La Policía de Los Santos inicia una nueva etapa con Tyler Hayes, de 30 años, como Jefe de Policía y Logan Cooper, de 32, como Jefe Adjunto, dos nombres que hasta hace poco eran mucho más conocidos en oficinas de investigación que en actos protocolares. La dupla llega al mando después de una de las peores crisis internas que atravesó el LSPD en los últimos años y con una promesa, todavía bastante difícil de medir, de no repetir los mismos vicios de la conducción anterior.
Hayes hizo carrera entre investigaciones, Tránsito y Asuntos Internos, donde terminó ganándose una reputación particularmente incómoda para ciertos mandos. Cooper, en cambio, mantiene un historial bastante menos transparente para el público. Su nombre aparece desde hace tiempo vinculado al FIB, y fuentes policiales aseguran que trabajó estrechamente con la agencia durante la investigación que terminó derribando a la antigua cúpula del departamento. Algunos rumores incluso sostienen que Cooper habría ocupado —o todavía ocuparía— algún tipo de cargo dentro del organismo federal. No existe confirmación pública y, como es costumbre cuando las preguntas empiezan a ponerse interesantes, nadie involucrado parece tener demasiadas ganas de contestarlas.
Lo que sí se conoce es que Hayes y Cooper trabajaron juntos durante el caso de corrupción policial que terminó arrastrando a buena parte de los niveles superiores de la fuerza. El anterior Jefe de Policía, el Jefe Asistente, el Jefe Adjunto, el Comandante y otros oficiales jerárquicos fueron separados de sus cargos después de que distintas investigaciones revelaran irregularidades, encubrimientos y redes de protección dentro del propio departamento.
La edad de los nuevos jefes tampoco pasó desapercibida. Entre ambos apenas superan los sesenta años, algo que varios veteranos del LSPD consiguen hacer perfectamente solos. Sus críticos cuestionan que dos oficiales relativamente jóvenes tengan ahora la responsabilidad de reconstruir una fuerza completa; sus defensores responden que después de lo ocurrido quizás veinte años participando de la vieja estructura no sea exactamente la credencial que conviene exhibir.
La nueva conducción no designará, al menos por ahora, a ningún Jefe Asistente, dejando vacante uno de los cargos que históricamente formaba parte de la cúpula superior. La medida fue interpretada dentro del departamento como un intento de reducir el tamaño de la conducción y concentrar responsabilidades, aunque otros ya anticipan que probablemente sea cuestión de tiempo hasta que algún despacho descubra que extraña tener otro despacho por encima.
En una de sus pocas apariciones públicas desde la designación, Hayes y Cooper agradecieron al alcalde Cristian Argento por haber depositado en ambos la responsabilidad de conducir el LSPD. La fotografía de los tres juntos no tardó en generar comentarios, especialmente porque Argento tampoco es precisamente un desconocido para quienes disfrutan siguiendo las páginas políticas de este diario. Desde la Alcaldía insisten en que la elección respondió exclusivamente a la necesidad de renovar una institución golpeada por la corrupción y recuperar la confianza pública.
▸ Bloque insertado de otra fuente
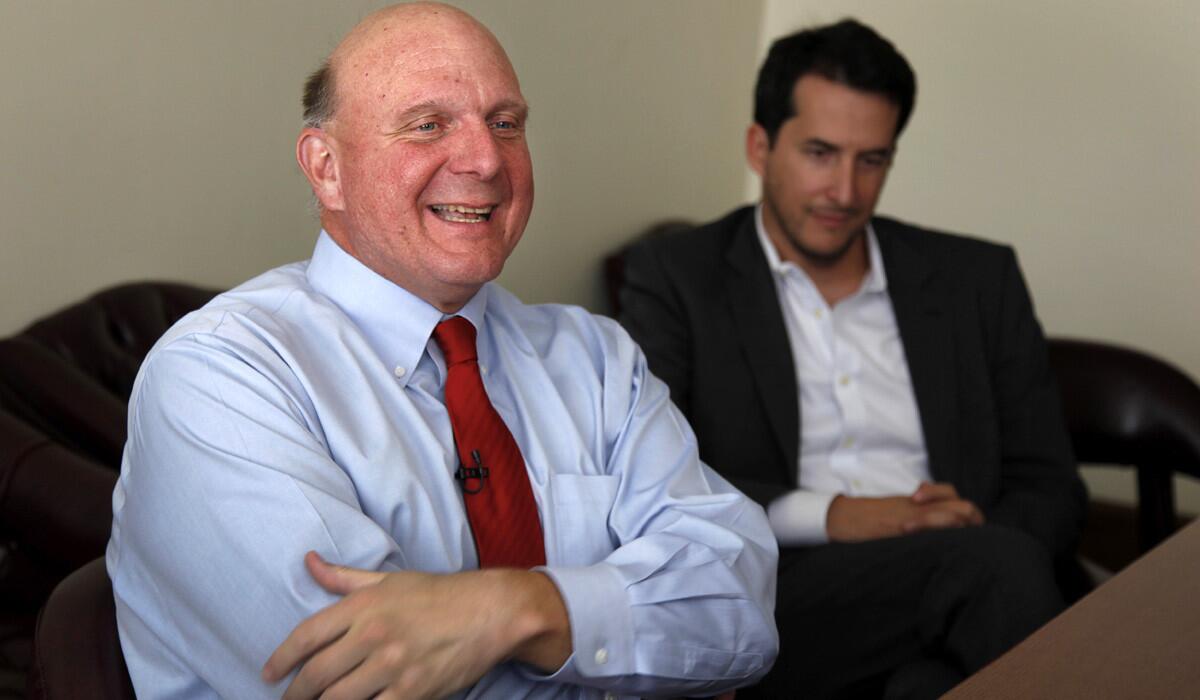 Steve Ballmer, left, talks with a Los Angeles Times reporter before a meeting at City Hall about his pending purchase of the Clippers.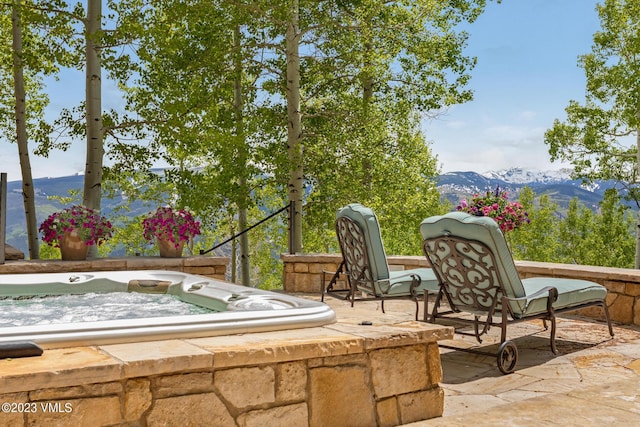 view of patio with a hot tub and a mountain view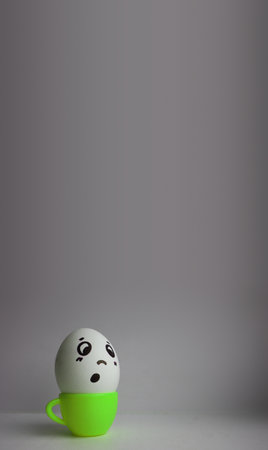 Eggs with faces photo for your design. With a place for text. Funny and cute. Egg freak in green mug with tea breakfastの写真素材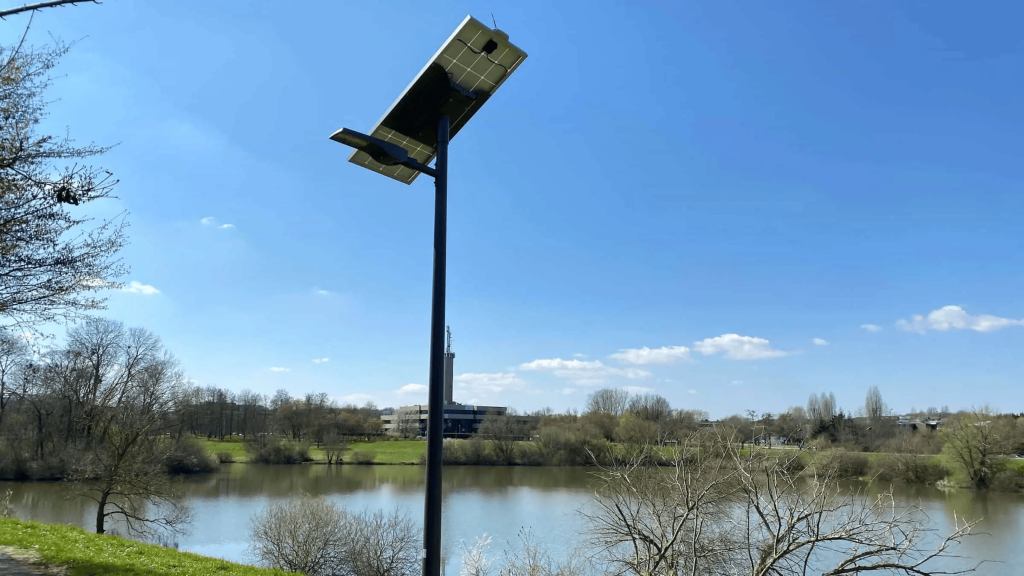 Solar street light by a river.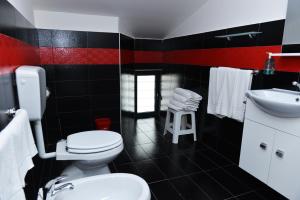 een zwart-rode badkamer met een toilet en een wastafel bij HOTEL POSIDONIA INN SAPRI in Sapri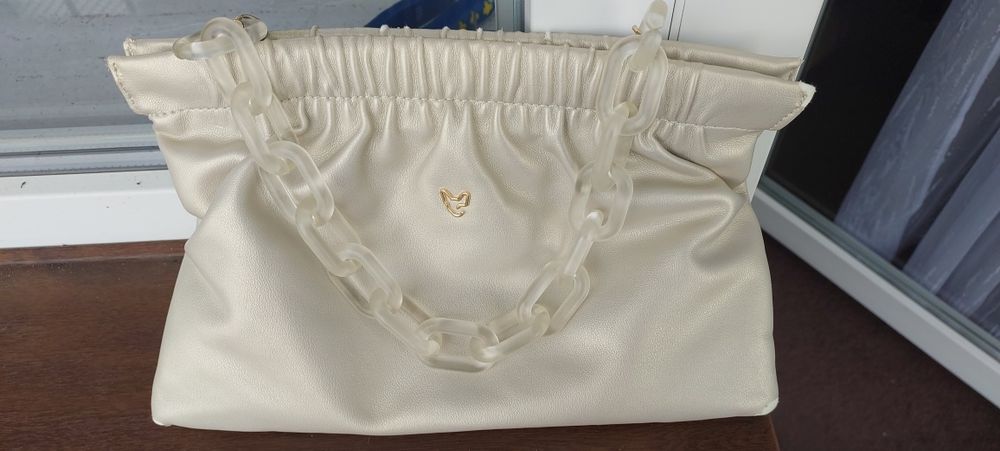 Złota torebka Fremestage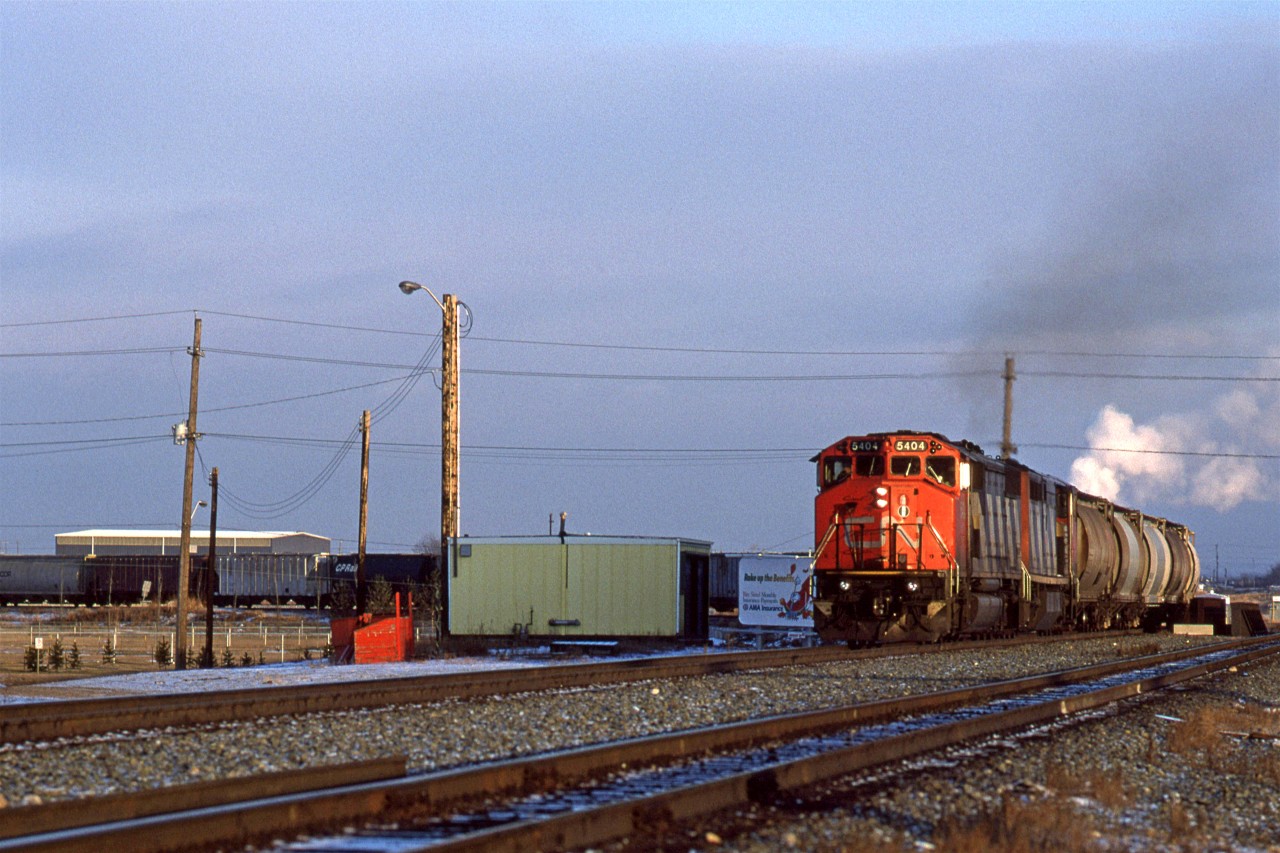 For a 500 train, 511 was a little strange. Most locals would depart and return with the same train number. 511, however, left Edmonton as 510 in the morning. It switched out the chemical plants on the Beamer Spur during the day and is returning in the late afternoon, or early evening.
Here, it is coming off the Vegreville Sub at East Junction, and joining the Wainwright Sub. The steam is from chemical plants near Clover Bar.
On the Left, near the MOW shed and dumpster, was where the mixed train to Waterways/ Fort McMurray would board passengers.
La dupla también realizó uno de sus primeros nombramientos importantes: Santiago Varela, de 38 años, fue designado Comandante del LSPD. Su elección responde, según fuentes cercanas a la nueva conducción, a una razón bastante sencilla: Varela pertenece al reducido grupo de oficiales jerárquicos cuya carrera logró atravesar los últimos años sin quedar salpicada por las investigaciones contra la antigua estructura. Cuenta además con una trayectoria extensa en investigaciones criminales y formación universitaria en Derecho, profesión que ejerce como abogado. Su nombramiento parece buscar justamente eso: incorporar experiencia policial y operativa a una conducción que llega con un fuerte perfil investigativo y reformista.
A ese proceso de reorganización se suma, sin embargo, un problema mucho menos elegante y bastante más inmediato. Por dificultades de financiación, el alcalde Argento instó al cese de operaciones del Blaine County Sheriff's Office (BCSO), dejando al LSPD con la responsabilidad de cubrir una extensión territorial mucho mayor de la habitual. En la práctica, Hayes y Cooper deberán reorganizar patrullajes, tiempos de respuesta y distribución de personal para sostener presencia policial tanto en Los Santos como en sectores de Blaine County con una sola fuerza operativa. Para una jefatura que recién está acomodando escritorios, rangos y cadenas de mando, tener que patrullar media isla con la misma cantidad de policías no parece precisamente el mejor regalo de bienvenida.